Saksi juga menyampaikan bahwa sopir langsung melarikan diri ketika api mulai membesar. “Saya hanya lihat dia keluar dan langsung lari,” tambahnya.

Diduga kuat mobil tersebut membawa sekitar 35 jeriken solar yang diperkirakan setara satu ton. Warga juga memperkirakan terdapat pertalite dalam muatan tersebut karena warna dan karakter asap yang muncul dari lokasi.

Upaya pemadaman awal sempat dilakukan dengan alat pemadam api ringan (APAR), namun api terus membesar dan sempat terdengar ledakan sehingga warga berlarian menjauh dari titik sumber api.

Informasi di lapangan menyebut pemilik mobil berinisial H yang merupakan warga Desa Kencana, Kecamatan Toili.
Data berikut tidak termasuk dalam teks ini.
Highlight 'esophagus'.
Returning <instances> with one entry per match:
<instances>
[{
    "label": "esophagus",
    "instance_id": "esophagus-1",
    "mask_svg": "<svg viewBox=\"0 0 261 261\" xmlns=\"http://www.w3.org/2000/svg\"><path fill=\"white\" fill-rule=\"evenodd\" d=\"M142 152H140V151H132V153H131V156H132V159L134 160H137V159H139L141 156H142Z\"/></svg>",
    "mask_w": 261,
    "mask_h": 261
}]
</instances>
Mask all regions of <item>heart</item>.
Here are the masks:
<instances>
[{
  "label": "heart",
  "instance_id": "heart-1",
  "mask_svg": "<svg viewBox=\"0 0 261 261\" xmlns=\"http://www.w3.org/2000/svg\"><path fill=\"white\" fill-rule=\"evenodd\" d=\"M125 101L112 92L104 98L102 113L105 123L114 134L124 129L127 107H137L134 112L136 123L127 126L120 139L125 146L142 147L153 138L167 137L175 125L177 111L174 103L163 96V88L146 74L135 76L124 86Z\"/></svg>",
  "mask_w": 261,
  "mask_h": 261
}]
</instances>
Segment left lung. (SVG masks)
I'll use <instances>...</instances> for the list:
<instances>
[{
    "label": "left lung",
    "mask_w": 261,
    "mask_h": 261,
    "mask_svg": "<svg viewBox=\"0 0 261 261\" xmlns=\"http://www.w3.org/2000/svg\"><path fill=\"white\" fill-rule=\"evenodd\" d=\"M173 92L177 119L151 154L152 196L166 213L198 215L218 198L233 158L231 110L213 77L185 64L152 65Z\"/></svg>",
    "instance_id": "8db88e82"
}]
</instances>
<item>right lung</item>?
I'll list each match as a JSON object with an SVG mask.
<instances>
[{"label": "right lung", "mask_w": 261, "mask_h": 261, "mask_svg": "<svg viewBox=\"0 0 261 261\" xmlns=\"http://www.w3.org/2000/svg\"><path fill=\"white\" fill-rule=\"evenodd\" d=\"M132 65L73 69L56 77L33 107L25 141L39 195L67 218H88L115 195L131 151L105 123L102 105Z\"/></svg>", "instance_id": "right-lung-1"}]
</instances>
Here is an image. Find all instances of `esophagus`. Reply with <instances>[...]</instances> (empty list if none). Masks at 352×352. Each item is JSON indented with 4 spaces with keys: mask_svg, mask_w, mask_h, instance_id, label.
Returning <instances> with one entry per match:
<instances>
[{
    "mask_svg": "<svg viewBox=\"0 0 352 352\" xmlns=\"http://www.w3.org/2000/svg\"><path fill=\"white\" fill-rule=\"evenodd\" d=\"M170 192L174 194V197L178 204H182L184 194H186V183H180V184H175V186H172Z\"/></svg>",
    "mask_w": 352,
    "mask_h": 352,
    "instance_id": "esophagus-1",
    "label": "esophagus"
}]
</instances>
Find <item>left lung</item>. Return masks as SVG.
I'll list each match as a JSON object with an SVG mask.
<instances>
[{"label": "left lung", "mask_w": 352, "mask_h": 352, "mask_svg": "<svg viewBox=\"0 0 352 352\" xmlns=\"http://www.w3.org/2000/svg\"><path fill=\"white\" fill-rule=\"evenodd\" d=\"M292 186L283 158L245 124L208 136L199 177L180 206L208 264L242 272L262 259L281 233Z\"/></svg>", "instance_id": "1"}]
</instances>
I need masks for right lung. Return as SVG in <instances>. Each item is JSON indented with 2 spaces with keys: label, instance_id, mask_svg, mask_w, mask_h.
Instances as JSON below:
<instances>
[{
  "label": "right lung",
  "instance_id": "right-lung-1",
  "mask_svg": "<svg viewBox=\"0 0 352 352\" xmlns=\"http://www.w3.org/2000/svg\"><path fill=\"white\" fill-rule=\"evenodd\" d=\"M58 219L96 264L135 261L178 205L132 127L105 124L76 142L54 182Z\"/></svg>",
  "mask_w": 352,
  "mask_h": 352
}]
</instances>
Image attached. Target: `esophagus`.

Polisi telah melakukan olah tempat kejadian perkara untuk memastikan penyebab kebakaran, menelusuri identitas sopir, serta asal puluhan jeriken BBM ilegal yang dibawa kendaraan ini.

Peristiwa ini menyebabkan kerugian materiil cukup besar dan sempat mengganggu aktivitas di area sekitar SPBU.

Polres Banggai Olah TKP

Sementara itu, Tim Unit Inafis Polres Banggai langsung menuju lokasi untuk melakukan olah tempat kejadian perkara (TKP).
Kasat Reskrim Polres Banggai, AKP Tio Tondy, menyampaikan bahwa penyebab awal yang diduga memicu kebakaran adalah korsleting pada aki mobil yang terletak di sisi kiri kendaraan.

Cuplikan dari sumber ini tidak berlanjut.